The jar was now full; Zarah turned to raise it as the last thought
passed through her mind, and started as she did so! Lycidas, with all
his soul beaming in his eyes, was close beside her! The maiden uttered
a faint exclamation, and endeavoured to pass him, and return to the
house.
"Stay, Zarah, idol of my soul!" exclaimed the Athenian, seizing her
hand; "you must not fly me, you shall listen to me once--only once!"
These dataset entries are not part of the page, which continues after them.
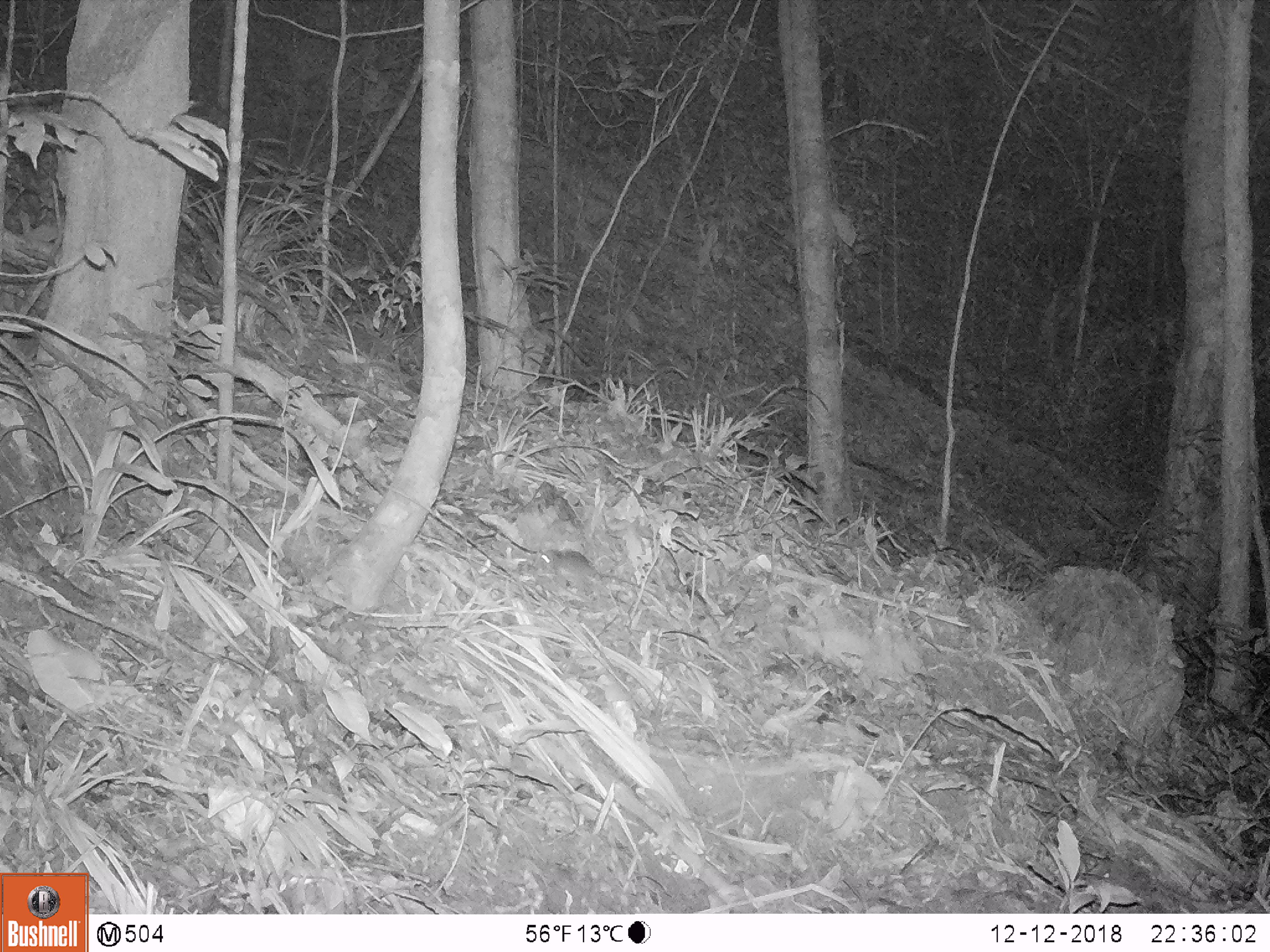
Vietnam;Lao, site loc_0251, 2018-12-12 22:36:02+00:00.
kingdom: Animalia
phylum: Chordata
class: Mammalia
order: Rodentia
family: Muridae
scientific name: Muridae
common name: old-world mice and rats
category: unidentified murid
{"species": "unidentified murid (old-world mice and rats) (Muridae)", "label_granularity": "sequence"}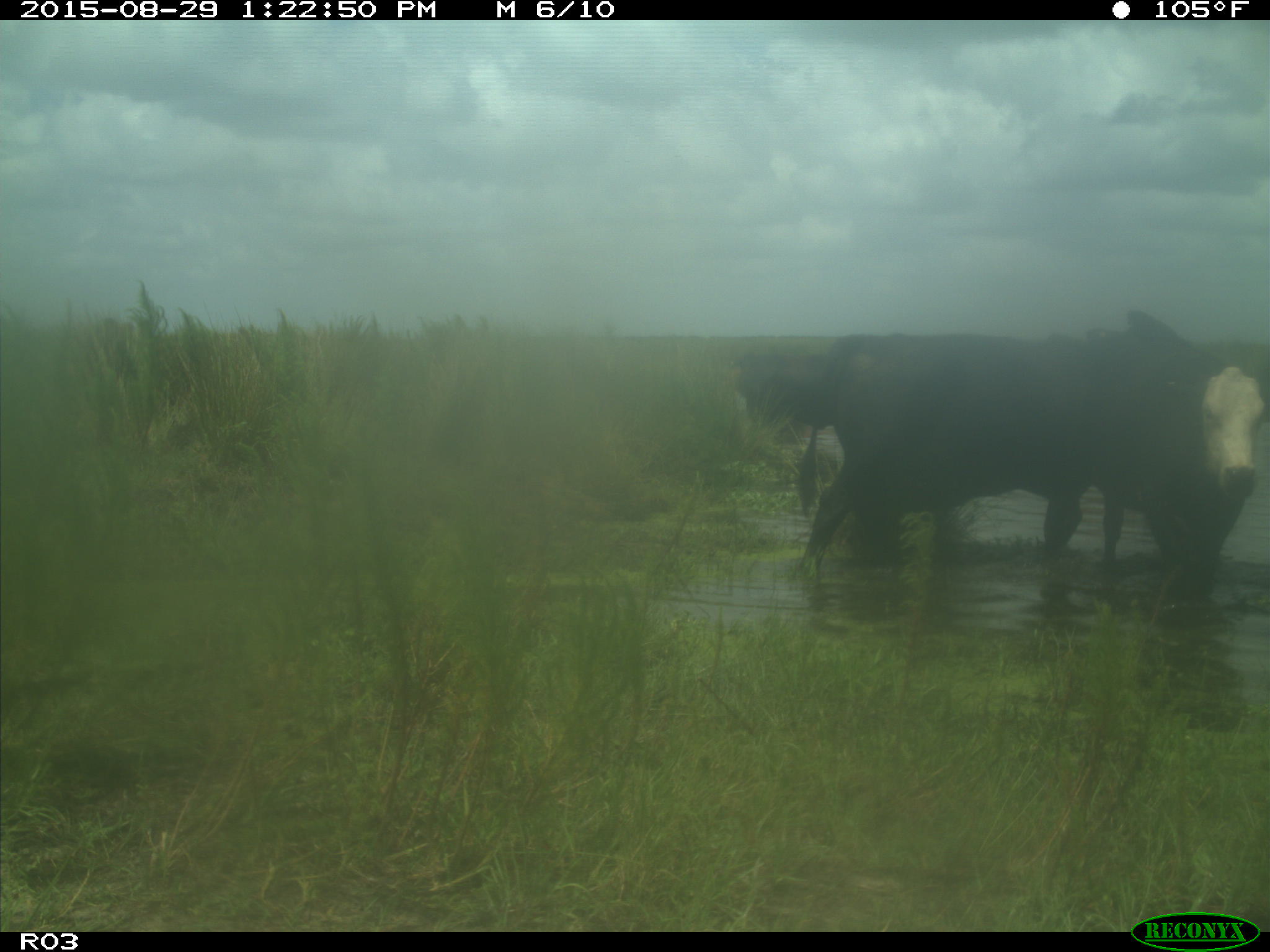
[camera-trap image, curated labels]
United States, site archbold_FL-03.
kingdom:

and with a passionate gush of eloquence the young Greek laid his hopes,
his fortunes, his heart at her feet.
Zarah turned deadly pale; her frame trembled. "Oh, Lycidas, have mercy
upon me!" she gasped. "It is sin in me even to listen; it were cruelty
to suffer you to hope. Our law forbids a daughter of Abraham to wed a
Gentile; to return your love would be rebellion against my God,
apostasy from the faith of my fathers; better to suffer--better to
die!"--and with an effort releasing her icy-cold hand from the clasp of
the man whom she loved, Zarah sprang hurriedly past him, and with the
speed of a frightened gazelle fled up the staircase, and back into the
chamber in which she had left Hadassah.
Lycidas stood bewildered by the maiden's sudden retreat. He felt as if
the gate of a paradise had been suddenly closed against him.